Even for the Miami Heat, this game was an outlier.
They scored 70 points on 63 percent shooting with one turnover in the first half. Udonis Haslem hit 8-of-9 to lead Heat players outside the “big three” shooting 55 percent. Haslem’s shooting eventually pulled Roy Hibbert away from the paint and opened everything inside. LeBron James did damage in the post, Dwyane Wade hit 8-of-14 and pretty much anything the Heat did went right.
Come Game 4 Tuesday night it is unlikely the Heat will put together that amazing an effort.
But the fact they can once or twice in a seven game series — that for one game they can be so dominant that the best defense in the NBA looks helpless — is part of why it is so hard to beat them four out of seven. Miami just took one game off the board, saying to the Pacers “in a tightly contested series now you have to beat us four out of six, we’re just going to own this one.”
It stacks the deck against the team in the other uniform, whether it be yellow pinstripes or any other color.
“If you are not perfect guarding them they will do what they did to us tonight,” Pacers coach Frank Vogel said after the game. “Sometimes when you are perfect with your coverages they find ways to make baskets.”
Haslem jumped in the hot tub time machine back to 2005 and was the key for Miami.
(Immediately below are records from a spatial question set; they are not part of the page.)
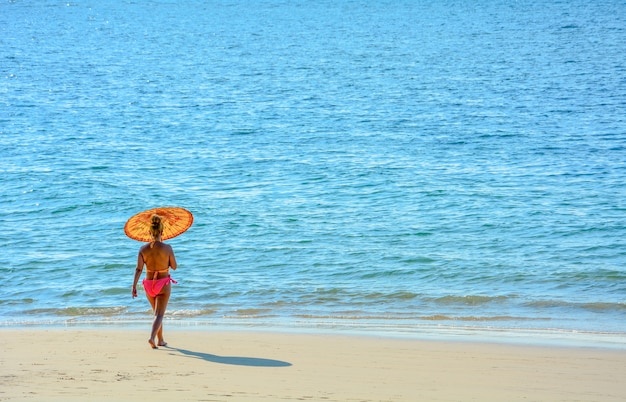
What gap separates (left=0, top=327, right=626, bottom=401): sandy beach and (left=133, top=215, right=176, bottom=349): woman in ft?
1.80

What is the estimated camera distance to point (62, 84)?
43500 millimetres

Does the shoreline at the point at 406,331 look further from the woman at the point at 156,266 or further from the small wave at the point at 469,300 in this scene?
the small wave at the point at 469,300

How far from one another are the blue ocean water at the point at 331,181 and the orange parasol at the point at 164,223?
2842 millimetres

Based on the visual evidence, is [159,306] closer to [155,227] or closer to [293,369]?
[155,227]

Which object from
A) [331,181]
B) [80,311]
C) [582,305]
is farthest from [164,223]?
[331,181]

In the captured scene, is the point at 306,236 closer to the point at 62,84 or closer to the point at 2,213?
the point at 2,213

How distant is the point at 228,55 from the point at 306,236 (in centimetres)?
3802

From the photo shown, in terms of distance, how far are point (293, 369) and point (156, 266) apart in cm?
207

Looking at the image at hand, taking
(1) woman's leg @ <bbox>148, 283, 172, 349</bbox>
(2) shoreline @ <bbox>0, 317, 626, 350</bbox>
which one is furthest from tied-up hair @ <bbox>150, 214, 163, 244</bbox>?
(2) shoreline @ <bbox>0, 317, 626, 350</bbox>

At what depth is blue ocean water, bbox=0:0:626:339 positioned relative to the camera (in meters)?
14.7

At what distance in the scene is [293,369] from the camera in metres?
9.39

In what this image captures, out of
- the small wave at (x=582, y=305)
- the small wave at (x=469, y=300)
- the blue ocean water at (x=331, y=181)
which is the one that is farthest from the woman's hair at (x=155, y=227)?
the small wave at (x=582, y=305)

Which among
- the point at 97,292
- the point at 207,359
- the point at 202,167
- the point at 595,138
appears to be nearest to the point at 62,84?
the point at 202,167

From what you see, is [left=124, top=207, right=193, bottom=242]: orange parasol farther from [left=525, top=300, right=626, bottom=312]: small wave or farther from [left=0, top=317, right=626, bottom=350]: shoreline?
[left=525, top=300, right=626, bottom=312]: small wave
There was a time years ago when Haslem was automatic from 15 feet out along the baseline, he was that guy again Sunday night.
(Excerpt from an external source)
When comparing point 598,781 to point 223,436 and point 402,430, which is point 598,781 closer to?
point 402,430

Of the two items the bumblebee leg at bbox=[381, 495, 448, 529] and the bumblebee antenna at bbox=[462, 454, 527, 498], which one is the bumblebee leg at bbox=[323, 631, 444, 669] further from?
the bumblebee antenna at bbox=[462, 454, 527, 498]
It put Hibbert in an impossible position. In Game 2 Indiana was able to park Hibbert near the paint and let him alter drives and grab rebounds because neither Haslem nor anyone else made him pay. Sunday, Haslem made him pay. By the second half Hibbert had to step out of the paint to respect that shot and things opened up for LeBron James to post up on the left block. Indiana left Paul George on an island with him one-on-one on the block and, as great a defender as George is, that was not going to work.
It was more than that. It was an up-tempo first half that played to Miami’s strengths. It was Dwyane Wade driving the lane and breaking down the Pacers defense in the first half (six assists before the break). It was Miami getting 32 points in the paint in the first half. To quote Dawes, it was a little bit of everything.
Miami overwhelms even good teams teams sometimes. It happens.
It doesn’t mean Game 4 will look like that — I expect it will not. Indiana’s defense will be sharper and they will have some adjustments. In Game 3 the Pacers continued to have good offensive success against the Heat’s defense.
I expect Game 4 will be close, more like games one and two. Indiana may or may not get the win.
But you can’t beat the Heat in a series playing them to a tie most nights then occasionally getting blown out. Game 3 does not define this series. But it makes it a whole lot harder for Indiana to win it.